Bacillus thuringiensis Cry4Aa insecticidal protein: Functional importance of the intrinsic stability of the unique α4–α5 loop comprising the Pro-rich sequence

The long loop connecting transmembrane α4 and α5 of the Bacillus thuringiensis Cry4Aa toxin possesses a unique feature with Pro-rich sequence (Pro¹⁹³Pro¹⁹⁴_Pro¹⁹⁶) which was shown to be crucial for toxicity. Here, the structural role in the intrinsic stability of the Pro-rich sequence toward toxin activity was investigated. Three Val-substituted mutants (P193V, P194V and P196V) and one Phe-substituted mutant (P193F) were generated and over-expressed in Escherichia coli as inclusions at levels equal to the wild-type. Bioassays demonstrated that all mutants, particularly P193V and P193F whose inclusions were hardly soluble in carbonate buffer (pH 9.0), exhibited reduced toxicity, suggesting an essential role in toxin function by the specific cyclic structure of individual Pro residues. Analysis of the 65-kDa Cry4Aa structure from 10-ns molecular dynamics (MD) simulations revealed that the α4–α5 loop is substantially stable as it showed low structural fluctuation with a 1.2-Å RMSF value. When the flexibility of the α4–α5 loop was increased through P193G, P194G and P196G substitutions, decreased toxicity was also observed for all mutants, mostly for the P193G mutant with low alkali-solubility, suggesting a functional importance of loop-rigidity attributed by individual Pro-cyclic side-chains, particularly Pro¹⁹³. Further MD simulations revealed that the most critical residue−Pro¹⁹³ for which mutations vastly affect toxin solubility and larval toxicity is in close contact with several surrounding residues, thus playing an additional role in the structural arrangement of the Cry4Aa toxin molecule. Altogether, our data signify that the intrinsic stability of the unique Cry4Aa α4–α5 loop structure comprising the Pro-rich sequence plays an important role in toxin activity.     

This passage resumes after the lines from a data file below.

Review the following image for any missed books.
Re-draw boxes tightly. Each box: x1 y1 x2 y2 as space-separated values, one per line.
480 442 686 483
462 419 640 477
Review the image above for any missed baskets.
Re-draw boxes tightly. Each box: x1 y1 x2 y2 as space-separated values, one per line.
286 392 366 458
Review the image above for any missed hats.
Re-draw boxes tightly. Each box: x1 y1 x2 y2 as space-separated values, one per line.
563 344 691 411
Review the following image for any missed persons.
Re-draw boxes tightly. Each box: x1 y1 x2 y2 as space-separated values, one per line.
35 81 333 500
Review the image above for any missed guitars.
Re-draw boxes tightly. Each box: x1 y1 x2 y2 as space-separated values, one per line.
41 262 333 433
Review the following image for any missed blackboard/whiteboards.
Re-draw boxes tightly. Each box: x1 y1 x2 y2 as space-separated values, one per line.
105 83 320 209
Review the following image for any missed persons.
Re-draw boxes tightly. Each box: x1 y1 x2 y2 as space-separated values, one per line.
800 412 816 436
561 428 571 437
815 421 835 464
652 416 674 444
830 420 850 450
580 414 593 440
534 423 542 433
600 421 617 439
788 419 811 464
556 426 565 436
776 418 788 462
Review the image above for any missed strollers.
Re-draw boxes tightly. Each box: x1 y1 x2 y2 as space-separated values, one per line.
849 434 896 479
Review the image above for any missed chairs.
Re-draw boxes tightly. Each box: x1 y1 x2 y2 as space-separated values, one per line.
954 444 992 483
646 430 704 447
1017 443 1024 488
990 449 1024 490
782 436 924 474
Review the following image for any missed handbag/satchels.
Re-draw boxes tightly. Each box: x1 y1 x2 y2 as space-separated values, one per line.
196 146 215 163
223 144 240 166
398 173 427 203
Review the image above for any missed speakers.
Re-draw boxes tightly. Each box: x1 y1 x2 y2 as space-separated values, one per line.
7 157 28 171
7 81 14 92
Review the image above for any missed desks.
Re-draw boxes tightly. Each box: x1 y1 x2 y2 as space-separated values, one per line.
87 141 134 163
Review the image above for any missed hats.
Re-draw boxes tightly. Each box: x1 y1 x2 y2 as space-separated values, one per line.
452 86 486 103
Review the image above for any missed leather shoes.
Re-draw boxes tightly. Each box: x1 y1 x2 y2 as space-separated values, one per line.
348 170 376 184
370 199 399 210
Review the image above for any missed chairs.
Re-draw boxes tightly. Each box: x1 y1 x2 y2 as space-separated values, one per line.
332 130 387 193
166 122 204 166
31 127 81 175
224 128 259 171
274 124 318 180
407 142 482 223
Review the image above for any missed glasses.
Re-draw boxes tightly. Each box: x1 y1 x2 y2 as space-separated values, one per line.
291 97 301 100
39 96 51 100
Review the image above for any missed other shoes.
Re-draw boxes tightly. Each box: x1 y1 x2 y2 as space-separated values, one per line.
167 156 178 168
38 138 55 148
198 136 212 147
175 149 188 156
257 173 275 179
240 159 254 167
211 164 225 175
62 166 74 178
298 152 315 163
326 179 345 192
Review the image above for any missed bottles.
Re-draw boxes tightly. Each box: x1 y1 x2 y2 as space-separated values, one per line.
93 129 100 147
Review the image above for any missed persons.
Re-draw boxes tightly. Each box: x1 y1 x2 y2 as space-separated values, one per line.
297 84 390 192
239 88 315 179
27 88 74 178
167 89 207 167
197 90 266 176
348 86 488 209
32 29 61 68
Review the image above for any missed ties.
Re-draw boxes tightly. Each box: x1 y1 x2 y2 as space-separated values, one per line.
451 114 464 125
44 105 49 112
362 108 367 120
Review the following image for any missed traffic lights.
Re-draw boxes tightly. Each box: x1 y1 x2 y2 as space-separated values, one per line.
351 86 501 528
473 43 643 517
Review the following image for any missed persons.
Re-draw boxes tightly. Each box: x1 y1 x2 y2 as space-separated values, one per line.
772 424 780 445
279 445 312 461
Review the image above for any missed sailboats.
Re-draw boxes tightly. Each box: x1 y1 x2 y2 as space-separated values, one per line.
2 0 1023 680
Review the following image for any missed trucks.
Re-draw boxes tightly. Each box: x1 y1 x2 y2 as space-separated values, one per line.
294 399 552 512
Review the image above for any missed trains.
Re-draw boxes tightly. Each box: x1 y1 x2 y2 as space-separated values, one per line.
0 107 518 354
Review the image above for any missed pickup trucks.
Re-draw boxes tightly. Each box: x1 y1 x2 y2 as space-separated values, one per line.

His180 in the pore-lining α4 of the Bacillus thuringiensis Cry4Aa δ-endotoxin is crucial for structural arrangements of the α4-α5 transmembrane hairpin and hence biotoxicity

One proposed toxic mechanism of Bacillus thuringiensis Cry δ-endotoxins involves pore formation in target membranes by the α4-α5 transmembrane hairpin constituting their pore-forming domain. Here, nine selected charged and uncharged polar residues in the pore-lining α4 of the Cry4Aa mosquito-active toxin were substituted with Ala. All mutant toxins, i.e., D169A, R171A, Q173A, H178A, Y179A, H180A, Q182A, N183A and E187A, were over-expressed in Escherichia coli as 130-kDa protoxin inclusions at levels comparable to the wild-type toxin. Bioassays against Aedes aegypti larvae revealed that only H178A and H180A mutants displayed a drastic reduction in biotoxicity, albeit almost complete insolubility observed for H178A, but not for H180A inclusions. Further mutagenic analysis showed that replacements of His¹⁸⁰ with charged (Arg, Lys, Asp, Glu), small uncharged polar (Ser, Cys) or small non-polar (Gly, Val) residues severely impaired the biotoxicity, unlike substitutions with relatively large uncharged (Asn, Gln, Leu) or aromatic (Phe, Tyr, Trp) residues. Similar to the trypsin-activated wild-type toxin, both bio-active and -inactive H180 mutants were still capable of releasing entrapped calcein from lipid vesicles and producing cation-selective channels with ~130-pS maximum conductance. Analysis of the Cry4Aa structure revealed the existence of a hydrophobic cavity near the critical His¹⁸⁰ side-chain. Analysis of simulated structures revealed that His¹⁸⁰-to-smaller residue conversions create a gap disrupting such cavity's hydrophobicity and hence structural arrangements of the α4-α5 hairpin. Altogether, our data disclose a critical involvement in Cry4Aa-biotoxicity of His¹⁸⁰ exclusively present in the lumen-facing α4 for providing proper environment for the α4-α5 hairpin prior to membrane-inserted pore formation.